Do welfare rules provide a route out of poverty in Alberta? by John Stapleton
John Stapleton worked for the Ontario Government in the Ministry of Community and Social Services and its predecessors for 28 years in the areas of social assistance policy and operations. He is the founder of Open Policy Ontario.
Do welfare rules provide a route out of poverty in Alberta?
As someone from ‘out of town’ (Ontario) with 37 years of experience with welfare programs both inside and outside government, I was invited to comment on Alberta Works by Vibrant Communities Calgary.
Those of us with long memories know that cuts to social assistance in Canada first occurred in Alberta in 1993. Not to be outdone, Ontario joined in the smackdown with an almost 22% decrease in benefit levels in 1995. These cuts were harsh and were implemented largely in reaction to the highest numbers of people receiving assistance since the Great Depression. There was also a widespread impression that life was just a bit too comfortable for recipients of these programs.

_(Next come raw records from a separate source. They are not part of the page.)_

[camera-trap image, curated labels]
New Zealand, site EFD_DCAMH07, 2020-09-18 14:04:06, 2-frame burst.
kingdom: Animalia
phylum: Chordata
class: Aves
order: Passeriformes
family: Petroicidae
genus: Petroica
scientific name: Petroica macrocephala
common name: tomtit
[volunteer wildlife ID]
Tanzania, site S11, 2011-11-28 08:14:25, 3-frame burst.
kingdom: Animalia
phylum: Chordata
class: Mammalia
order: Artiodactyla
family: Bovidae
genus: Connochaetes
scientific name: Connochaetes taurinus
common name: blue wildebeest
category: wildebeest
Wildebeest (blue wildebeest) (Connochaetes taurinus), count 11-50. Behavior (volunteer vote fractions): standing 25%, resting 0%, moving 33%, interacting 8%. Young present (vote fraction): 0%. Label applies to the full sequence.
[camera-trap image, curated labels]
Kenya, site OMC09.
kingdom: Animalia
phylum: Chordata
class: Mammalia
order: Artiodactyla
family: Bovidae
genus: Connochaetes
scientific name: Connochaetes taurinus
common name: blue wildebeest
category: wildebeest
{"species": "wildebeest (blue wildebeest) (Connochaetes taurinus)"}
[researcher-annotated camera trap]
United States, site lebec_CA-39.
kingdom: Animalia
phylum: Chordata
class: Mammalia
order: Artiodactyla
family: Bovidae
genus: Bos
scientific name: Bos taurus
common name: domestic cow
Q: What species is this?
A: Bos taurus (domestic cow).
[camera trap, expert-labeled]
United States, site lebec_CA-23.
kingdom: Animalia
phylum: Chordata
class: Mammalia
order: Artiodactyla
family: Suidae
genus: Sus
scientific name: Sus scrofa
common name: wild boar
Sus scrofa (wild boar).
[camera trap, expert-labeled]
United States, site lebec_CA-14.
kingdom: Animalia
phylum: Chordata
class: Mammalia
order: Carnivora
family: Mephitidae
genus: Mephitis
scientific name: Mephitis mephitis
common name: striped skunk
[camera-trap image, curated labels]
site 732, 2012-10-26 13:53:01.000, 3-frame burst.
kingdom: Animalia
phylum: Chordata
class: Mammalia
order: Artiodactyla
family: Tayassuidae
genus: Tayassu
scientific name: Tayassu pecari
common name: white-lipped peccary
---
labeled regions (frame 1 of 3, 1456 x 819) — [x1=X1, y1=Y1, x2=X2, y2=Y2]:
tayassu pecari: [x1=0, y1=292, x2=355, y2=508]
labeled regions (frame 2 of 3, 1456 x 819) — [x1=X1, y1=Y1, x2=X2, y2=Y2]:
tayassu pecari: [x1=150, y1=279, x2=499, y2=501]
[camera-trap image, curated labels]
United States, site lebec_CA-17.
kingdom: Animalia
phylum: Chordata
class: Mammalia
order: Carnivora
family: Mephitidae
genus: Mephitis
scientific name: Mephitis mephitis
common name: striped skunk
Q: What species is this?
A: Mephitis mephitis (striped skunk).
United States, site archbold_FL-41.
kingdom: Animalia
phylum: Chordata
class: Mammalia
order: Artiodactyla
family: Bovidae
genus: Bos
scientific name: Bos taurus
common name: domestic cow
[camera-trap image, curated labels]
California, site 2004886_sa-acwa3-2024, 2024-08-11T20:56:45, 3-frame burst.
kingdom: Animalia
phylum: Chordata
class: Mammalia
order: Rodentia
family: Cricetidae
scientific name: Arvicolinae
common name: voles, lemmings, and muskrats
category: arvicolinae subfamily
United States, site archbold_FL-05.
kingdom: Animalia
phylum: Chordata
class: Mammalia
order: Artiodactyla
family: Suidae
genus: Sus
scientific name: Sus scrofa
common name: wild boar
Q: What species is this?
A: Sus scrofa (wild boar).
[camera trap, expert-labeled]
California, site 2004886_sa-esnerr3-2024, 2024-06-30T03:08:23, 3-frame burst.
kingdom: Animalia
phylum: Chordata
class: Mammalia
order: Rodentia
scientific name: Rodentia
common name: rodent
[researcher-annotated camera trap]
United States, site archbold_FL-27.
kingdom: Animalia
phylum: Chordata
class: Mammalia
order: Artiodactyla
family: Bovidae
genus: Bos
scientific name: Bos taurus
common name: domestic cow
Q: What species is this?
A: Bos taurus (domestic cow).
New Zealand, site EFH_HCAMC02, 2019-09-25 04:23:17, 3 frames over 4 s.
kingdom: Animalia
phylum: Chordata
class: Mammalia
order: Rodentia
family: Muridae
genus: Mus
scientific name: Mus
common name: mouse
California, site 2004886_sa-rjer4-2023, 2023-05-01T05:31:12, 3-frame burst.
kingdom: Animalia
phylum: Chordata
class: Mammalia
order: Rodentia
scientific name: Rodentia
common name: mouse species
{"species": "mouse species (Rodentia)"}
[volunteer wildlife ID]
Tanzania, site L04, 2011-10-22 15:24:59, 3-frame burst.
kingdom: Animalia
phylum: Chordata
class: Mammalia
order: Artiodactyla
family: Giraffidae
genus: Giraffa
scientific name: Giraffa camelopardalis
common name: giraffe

Tough rules and low rates did bring down caseloads across Canada. And they have stayed down comparatively speaking all throughout the greatest economic downturn since the Depression. But are lower caseloads the only outcome we want to achieve? One of the unintended consequences of focusing on caseload numbers is that we trade a basic needs model of assistance for a destitution model. In so doing, we lose sight that the main purpose of social assistance is to get recipients out of poverty.